(Dataset items)
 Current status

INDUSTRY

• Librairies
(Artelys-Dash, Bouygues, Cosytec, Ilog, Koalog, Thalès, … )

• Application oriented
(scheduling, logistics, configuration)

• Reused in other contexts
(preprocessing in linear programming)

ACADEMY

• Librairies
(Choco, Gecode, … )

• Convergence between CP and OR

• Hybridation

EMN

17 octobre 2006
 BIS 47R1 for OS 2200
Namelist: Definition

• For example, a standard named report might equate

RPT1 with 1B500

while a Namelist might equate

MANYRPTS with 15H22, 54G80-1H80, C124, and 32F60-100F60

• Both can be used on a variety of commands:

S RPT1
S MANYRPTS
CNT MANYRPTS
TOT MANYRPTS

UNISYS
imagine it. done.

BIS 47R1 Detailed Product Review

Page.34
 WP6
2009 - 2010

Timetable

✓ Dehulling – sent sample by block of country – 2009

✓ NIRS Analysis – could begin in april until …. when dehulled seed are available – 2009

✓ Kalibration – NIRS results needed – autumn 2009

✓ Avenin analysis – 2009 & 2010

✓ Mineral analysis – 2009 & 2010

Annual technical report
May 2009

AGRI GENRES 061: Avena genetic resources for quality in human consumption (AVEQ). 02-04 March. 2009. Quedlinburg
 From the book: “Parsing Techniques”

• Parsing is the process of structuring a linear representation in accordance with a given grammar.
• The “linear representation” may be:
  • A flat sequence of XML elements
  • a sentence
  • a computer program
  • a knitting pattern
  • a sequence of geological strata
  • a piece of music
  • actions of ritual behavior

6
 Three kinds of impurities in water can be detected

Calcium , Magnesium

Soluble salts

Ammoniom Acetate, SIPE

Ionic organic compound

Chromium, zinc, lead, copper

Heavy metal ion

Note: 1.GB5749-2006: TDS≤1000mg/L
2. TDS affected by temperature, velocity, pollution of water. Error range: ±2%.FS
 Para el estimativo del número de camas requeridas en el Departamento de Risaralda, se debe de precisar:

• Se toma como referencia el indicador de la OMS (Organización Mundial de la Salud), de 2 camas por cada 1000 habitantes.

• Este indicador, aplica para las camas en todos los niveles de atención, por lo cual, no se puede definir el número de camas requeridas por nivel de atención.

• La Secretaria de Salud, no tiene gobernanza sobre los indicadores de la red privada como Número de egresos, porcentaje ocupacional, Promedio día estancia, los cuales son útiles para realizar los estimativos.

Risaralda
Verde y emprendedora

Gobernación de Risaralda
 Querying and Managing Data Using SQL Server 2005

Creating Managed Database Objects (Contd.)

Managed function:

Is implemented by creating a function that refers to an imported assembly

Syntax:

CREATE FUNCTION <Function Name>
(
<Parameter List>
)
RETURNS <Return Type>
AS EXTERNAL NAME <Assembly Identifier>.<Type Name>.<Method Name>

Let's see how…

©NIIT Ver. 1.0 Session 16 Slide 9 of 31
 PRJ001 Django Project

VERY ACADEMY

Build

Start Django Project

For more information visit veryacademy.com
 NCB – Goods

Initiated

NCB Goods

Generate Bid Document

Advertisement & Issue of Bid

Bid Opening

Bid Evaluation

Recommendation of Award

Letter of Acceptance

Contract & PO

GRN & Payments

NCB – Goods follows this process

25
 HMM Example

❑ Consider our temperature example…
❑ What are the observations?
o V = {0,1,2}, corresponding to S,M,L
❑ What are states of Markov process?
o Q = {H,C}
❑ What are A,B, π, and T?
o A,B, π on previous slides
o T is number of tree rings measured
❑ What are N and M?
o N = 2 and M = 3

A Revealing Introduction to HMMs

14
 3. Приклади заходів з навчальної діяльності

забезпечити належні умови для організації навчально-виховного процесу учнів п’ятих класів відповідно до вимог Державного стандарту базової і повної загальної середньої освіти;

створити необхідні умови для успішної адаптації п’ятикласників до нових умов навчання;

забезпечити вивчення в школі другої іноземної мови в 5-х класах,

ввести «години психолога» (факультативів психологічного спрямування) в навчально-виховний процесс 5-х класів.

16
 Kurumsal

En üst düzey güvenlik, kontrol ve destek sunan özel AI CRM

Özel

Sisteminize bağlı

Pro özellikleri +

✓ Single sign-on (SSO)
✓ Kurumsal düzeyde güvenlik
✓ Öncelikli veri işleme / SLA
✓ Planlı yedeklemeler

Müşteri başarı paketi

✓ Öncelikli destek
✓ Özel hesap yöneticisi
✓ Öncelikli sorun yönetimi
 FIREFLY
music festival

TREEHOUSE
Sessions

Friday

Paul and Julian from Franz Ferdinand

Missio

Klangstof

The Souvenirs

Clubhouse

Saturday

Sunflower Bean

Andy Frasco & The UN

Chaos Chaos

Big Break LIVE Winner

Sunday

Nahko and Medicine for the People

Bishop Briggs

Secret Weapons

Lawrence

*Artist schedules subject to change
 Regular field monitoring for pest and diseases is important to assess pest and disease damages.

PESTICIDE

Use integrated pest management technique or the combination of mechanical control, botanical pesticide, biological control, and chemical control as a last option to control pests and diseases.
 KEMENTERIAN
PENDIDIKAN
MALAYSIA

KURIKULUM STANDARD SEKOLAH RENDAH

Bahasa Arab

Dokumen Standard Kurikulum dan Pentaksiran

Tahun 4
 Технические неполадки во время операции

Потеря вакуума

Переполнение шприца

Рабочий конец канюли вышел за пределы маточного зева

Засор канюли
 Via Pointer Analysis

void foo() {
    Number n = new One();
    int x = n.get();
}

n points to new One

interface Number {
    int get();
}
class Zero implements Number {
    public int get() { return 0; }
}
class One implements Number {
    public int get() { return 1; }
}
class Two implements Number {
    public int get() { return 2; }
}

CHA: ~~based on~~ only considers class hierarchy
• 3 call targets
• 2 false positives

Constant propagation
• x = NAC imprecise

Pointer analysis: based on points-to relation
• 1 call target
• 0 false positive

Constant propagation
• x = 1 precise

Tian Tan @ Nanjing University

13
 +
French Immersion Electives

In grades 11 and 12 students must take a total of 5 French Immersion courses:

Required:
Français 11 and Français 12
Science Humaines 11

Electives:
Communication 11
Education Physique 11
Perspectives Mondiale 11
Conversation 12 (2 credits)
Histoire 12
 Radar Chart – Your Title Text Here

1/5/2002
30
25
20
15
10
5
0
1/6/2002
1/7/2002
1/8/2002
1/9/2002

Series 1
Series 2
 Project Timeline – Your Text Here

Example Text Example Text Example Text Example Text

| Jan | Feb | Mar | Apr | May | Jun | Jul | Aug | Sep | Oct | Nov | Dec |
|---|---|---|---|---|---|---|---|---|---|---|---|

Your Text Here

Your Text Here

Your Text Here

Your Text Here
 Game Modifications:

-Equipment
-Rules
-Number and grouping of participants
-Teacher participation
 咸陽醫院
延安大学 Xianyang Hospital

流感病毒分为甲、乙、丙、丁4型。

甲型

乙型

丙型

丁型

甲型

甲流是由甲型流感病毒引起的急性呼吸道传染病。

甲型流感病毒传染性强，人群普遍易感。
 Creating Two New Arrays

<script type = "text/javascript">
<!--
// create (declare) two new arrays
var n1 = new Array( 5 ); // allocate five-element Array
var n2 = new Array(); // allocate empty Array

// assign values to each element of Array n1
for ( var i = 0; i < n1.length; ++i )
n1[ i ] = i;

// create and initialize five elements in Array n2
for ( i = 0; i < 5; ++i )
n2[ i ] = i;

# [Aim of the task]
Extract from the records above the lines from the one containing "piece of music" to the one containing "RETURNS <Return Type>", both lines included, exactly as they appear and with nothing else.

# [Task output]
  • a piece of music
  • actions of ritual behavior

6
 Three kinds of impurities in water can be detected

Calcium , Magnesium

Soluble salts

Ammoniom Acetate, SIPE

Ionic organic compound

Chromium, zinc, lead, copper

Heavy metal ion

Note: 1.GB5749-2006: TDS≤1000mg/L
2. TDS affected by temperature, velocity, pollution of water. Error range: ±2%.FS
 Para el estimativo del número de camas requeridas en el Departamento de Risaralda, se debe de precisar:

• Se toma como referencia el indicador de la OMS (Organización Mundial de la Salud), de 2 camas por cada 1000 habitantes.

• Este indicador, aplica para las camas en todos los niveles de atención, por lo cual, no se puede definir el número de camas requeridas por nivel de atención.

• La Secretaria de Salud, no tiene gobernanza sobre los indicadores de la red privada como Número de egresos, porcentaje ocupacional, Promedio día estancia, los cuales son útiles para realizar los estimativos.

Risaralda
Verde y emprendedora

Gobernación de Risaralda
 Querying and Managing Data Using SQL Server 2005

Creating Managed Database Objects (Contd.)

Managed function:

Is implemented by creating a function that refers to an imported assembly

Syntax:

CREATE FUNCTION <Function Name>
(
<Parameter List>
)
RETURNS <Return Type>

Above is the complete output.